Clinging on with his thighs and one hand, he managed to stay in the saddle and follow the others as they dashed away, hoping to take advantage of whatever Sebrahn had just done. He was relieved to see Alec upright again and riding hard, even with the arrow wagging up and down in his shoulder.

They drove their horses until the beasts were exhausted and they had no choice but to stop. The snow had ceased somewhere along the way, and the wind had come up. Looking back, all Seregil saw was a triple line of hoof marks slowly being scoured away. He reined his gelding around, looking for their pursuers. He hadn’t seen or heard any sign of pursuit since Sebrahn had sung, and he didn’t see them now across the snowswept plain. The masked bastards were probably lying in the snow, dead, just like those slave takers who’d killed Alec in Plenimar. He hoped so, anyway, though he was curious about who they were. They’d been better organized than most bandits he’d encountered. As much as he’d have liked to inspect the bodies, they’d have to backtrack for miles. Without their own trail to follow, they’d end up casting around while it got dark.

Just then Alec slid awkwardly from the saddle and collapsed in a heap, gripping his wounded shoulder with his good hand.

Seregil dismounted and shoved Sebrahn into Micum’s arms. “How bad is it?” he asked, pulling off his gloves.

“Shit! Hurts like hell!” Alec hissed between gritted teeth. “Don’t think it went all the way through, though.”

“Can you move your arm?” asked Micum.

Alec lifted his left arm and swore again.

Seregil knelt beside him. “Steady, now. Let me take a look.”

The arrow had gone in at an angle. Seregil grasped the shaft and gave it the slightest tug. It moved a little and he felt it grate against bone, probably Alec’s shoulder blade.

“Brace yourself,” he said calmly. “I’ll do this as quickly as I can.” Grasping the shaft in both hands this time, he snapped it off close to the back of Alec’s coat.

Alec didn’t make a sound, just fumbled one-handed at the bone buttons on the front of his thick coat.

“Let me do it.”

When he had the coat open, Seregil reached down the back of Alec’s shirt until his fingers found the arrow shaft and the hot blood soaking the fleece lining and the wool of Alec’s tunic. Bracketing the broken shaft with two fingers, he lifted the coat free of it, then gently pulled Alec’s arm from the sleeve. Most of the blood had soaked into the thick fleece at the collar. If it had been summer, he’d have left a blood trail for their pursuers to follow—if they were still alive. That doubt was going to haunt him.

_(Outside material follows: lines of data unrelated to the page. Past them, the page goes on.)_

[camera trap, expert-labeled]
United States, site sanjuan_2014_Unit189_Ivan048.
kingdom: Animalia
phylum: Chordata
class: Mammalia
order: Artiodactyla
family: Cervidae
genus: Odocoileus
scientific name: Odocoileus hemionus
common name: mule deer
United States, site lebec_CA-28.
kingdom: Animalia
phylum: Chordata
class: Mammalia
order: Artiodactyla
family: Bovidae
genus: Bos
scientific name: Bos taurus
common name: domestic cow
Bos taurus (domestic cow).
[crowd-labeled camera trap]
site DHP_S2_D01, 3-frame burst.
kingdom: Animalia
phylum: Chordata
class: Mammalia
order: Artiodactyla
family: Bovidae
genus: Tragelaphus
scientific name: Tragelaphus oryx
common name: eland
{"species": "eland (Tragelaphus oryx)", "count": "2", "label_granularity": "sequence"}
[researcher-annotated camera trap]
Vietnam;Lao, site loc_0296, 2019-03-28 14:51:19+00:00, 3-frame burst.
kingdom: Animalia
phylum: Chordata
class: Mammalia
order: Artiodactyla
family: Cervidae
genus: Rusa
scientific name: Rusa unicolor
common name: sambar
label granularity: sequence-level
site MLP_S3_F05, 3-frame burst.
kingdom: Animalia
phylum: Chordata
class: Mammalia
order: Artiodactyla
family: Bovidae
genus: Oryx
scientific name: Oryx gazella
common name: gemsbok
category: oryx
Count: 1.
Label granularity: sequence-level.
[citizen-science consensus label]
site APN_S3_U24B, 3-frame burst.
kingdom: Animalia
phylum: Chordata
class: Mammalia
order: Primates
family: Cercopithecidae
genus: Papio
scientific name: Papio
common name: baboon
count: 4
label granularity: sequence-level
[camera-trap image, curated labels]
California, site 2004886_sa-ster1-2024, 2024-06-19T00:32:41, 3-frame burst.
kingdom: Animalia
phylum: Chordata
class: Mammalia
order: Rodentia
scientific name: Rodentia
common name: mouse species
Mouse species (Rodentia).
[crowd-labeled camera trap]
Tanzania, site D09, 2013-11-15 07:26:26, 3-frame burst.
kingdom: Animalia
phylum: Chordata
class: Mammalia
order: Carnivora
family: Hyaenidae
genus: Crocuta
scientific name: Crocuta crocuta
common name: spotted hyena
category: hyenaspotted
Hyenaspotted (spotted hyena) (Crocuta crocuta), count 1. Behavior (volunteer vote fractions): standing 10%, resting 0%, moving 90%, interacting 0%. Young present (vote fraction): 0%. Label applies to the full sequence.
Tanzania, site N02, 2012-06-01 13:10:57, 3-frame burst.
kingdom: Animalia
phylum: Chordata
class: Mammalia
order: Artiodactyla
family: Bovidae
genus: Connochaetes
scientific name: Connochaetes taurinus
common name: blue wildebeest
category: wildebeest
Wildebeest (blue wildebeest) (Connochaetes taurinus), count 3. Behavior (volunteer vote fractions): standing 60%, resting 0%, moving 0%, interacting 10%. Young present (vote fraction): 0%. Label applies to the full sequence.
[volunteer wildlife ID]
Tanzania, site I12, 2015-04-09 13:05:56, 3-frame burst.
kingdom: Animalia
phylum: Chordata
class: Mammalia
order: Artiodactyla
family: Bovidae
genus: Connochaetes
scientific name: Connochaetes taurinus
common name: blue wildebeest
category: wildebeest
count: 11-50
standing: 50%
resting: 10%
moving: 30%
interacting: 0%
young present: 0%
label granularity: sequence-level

Micum handed him his belt knife and Seregil carefully cut the fabric away from the wound. The arrowhead was lodged in the muscle between Alec’s shoulder and neck. A few inches to the right and it would have hit his spine. It was a painful wound, but not a serious one.

It meant pulling or cutting it out, though, depending on the type of arrowhead and how barbed it was. “You’d better lie down. I can get a better purchase on it that way and get it over with.”

Alec stretched out on his belly in the snow and rested his face in the crook of his right arm. “Just do it!”

Micum held down Alec’s left arm and Seregil straddled Alec’s waist. The bloody stump of the arrow was long
enough to get a good grip on, but slippery. He grasped it and pulled as Alec stifled a growl against his sleeve. To everyone’s relief, it pulled out clean. Instead of being barbed and triangular, the head had the long leaf shape meant to pierce a stag, or a man, deep into the organs.

He packed a handful of snow against the wound and showed Alec the arrow. “You were lucky. Your coat must have helped stop it. Micum, would you bring some water and a cup? Sebrahn—” He paused, looking around. A trail of small footsteps in the snow led back the way they’d come. Sebrahn hadn’t gotten far, but he was going as fast as he could through the snow.